Each of the plots have evident time series components present (Appendix 1). In addition to noise and level at some points for the plots, all of them have seasonality and a slightly varying level. All these factors will be considered while analyzing the data and then decide on which model would be used to predict the temperatures. The data has been obtained from the website of the Department of Statistics at The University of Auckland.
Forecasting Goal & Model Used: The goal is to forecast the maximum and minimum monthly temperatures for each of the cities over a period of 12 months. The model also accounts for the 6- month lead time that needs to be provided for the airliners. As there are different time series components present in the plot for the three cities, the analysis has shown that Holt-Winters Additive model would be used for Los Angeles, while Linear Regression model will be used for Tokyo and Paris. The RMSE and MAPE with the seasonality naïve prediction have been compared with those of the chosen models and it is found that they perform better on both prediction and validation data.

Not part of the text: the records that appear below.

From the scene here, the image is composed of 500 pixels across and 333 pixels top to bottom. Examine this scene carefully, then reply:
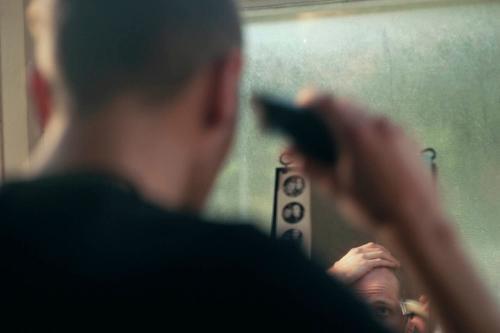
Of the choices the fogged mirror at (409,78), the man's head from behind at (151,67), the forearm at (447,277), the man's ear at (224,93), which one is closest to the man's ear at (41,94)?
the man's head from behind at (151,67)

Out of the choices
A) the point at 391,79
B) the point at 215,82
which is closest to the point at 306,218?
the point at 391,79

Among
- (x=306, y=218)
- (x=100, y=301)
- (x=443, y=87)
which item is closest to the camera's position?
(x=100, y=301)

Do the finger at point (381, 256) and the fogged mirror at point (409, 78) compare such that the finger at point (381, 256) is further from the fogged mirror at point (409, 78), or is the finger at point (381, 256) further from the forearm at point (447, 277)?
the forearm at point (447, 277)

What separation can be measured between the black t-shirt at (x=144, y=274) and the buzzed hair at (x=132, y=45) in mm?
100

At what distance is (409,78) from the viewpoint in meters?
3.70

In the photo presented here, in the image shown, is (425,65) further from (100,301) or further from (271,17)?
(100,301)

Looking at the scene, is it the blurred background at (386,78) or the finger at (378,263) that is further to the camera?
the blurred background at (386,78)

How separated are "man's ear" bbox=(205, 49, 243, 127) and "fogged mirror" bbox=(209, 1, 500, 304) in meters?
2.57

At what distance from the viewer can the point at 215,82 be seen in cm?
96

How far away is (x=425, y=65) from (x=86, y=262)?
2936 mm

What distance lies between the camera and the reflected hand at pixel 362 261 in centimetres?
302

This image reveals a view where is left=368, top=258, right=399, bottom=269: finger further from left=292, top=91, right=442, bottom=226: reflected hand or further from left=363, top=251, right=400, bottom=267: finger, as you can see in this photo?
left=292, top=91, right=442, bottom=226: reflected hand

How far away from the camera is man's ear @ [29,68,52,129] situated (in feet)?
3.31

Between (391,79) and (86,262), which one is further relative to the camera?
(391,79)
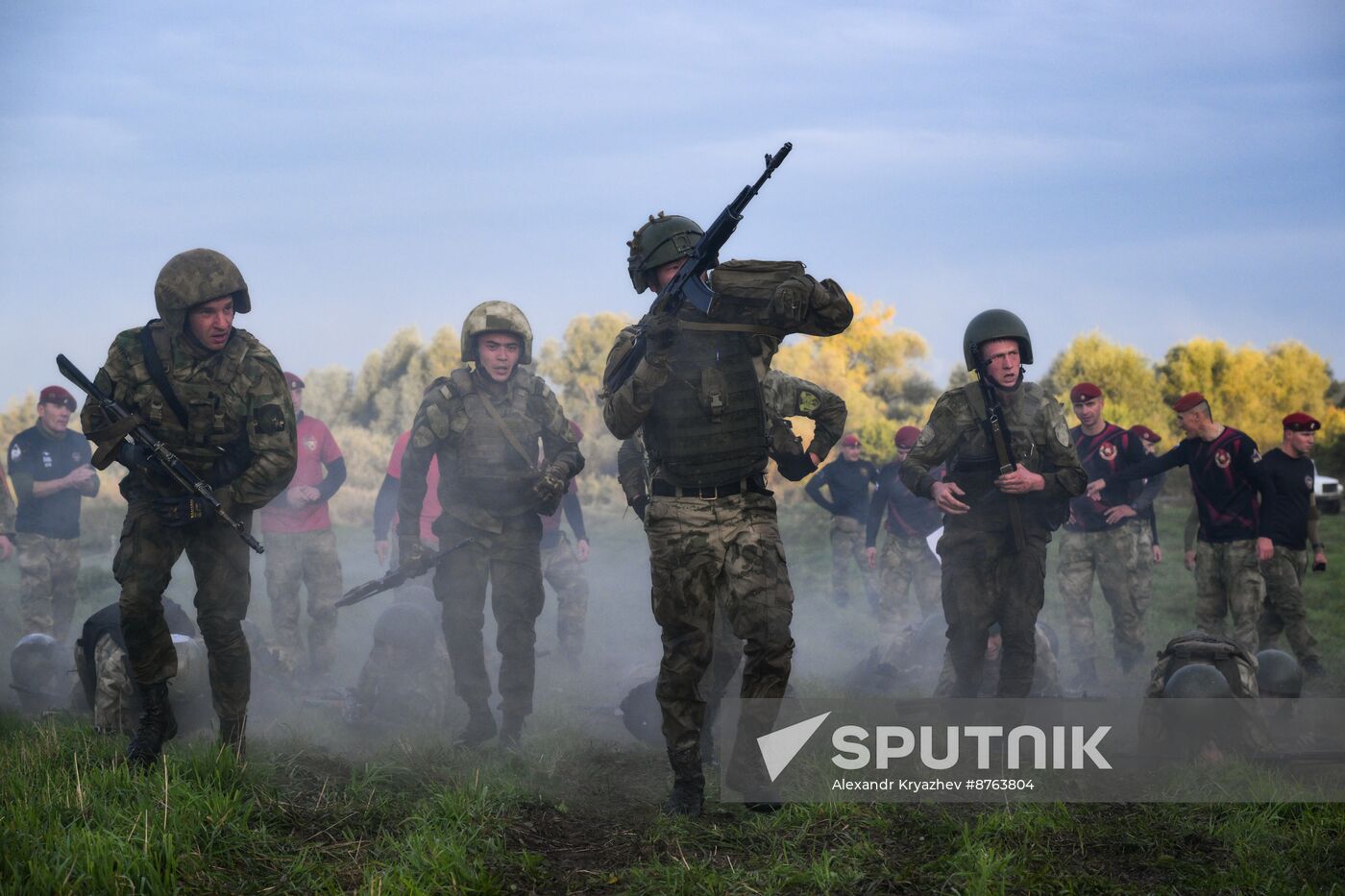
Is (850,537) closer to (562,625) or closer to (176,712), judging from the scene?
(562,625)

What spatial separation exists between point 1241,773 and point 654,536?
3.15 meters

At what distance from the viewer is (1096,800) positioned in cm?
558

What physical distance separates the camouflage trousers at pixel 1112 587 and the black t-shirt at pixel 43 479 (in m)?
9.09

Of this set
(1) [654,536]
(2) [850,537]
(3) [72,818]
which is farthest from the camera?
(2) [850,537]

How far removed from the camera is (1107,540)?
34.3 feet

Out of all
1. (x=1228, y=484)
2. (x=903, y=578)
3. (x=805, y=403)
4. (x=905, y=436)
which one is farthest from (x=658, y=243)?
(x=903, y=578)

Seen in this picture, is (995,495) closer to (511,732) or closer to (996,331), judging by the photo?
(996,331)

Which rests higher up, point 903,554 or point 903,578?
point 903,554

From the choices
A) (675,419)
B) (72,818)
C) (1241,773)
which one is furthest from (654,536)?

Conclusions & Recommendations: The 18-month forecast that is provided to the airliners can be used to make any schedules or operations optimizations in advance. This not only provides a better- informed decision for the airliners but also ensures that revenues leakages and cost overruns are avoided and saved. Airliners can use the data and compare them with the operating temperatures of their aircraft and then make decisions.
However, there are some implications when there the temperatures are under or over-forecasted. For each half a degree of Celsius predicted below, there is another minute added to the flight. This adds to extra time on air increasing fuel consumption. Also, if there is data for daily temperatures, predictions can be made on a daily basis that will be of higher value to the stakeholders. Since airline prices are dynamic and change regularly based on how the temperatures fluctuate (as mentioned earlier differing temperatures affect flying times and eventually change fuel prices), providing accurate prediction is important. To avoid the costs of wrong forecasting, the models will be run every month and provide updated forecasts for the airliners.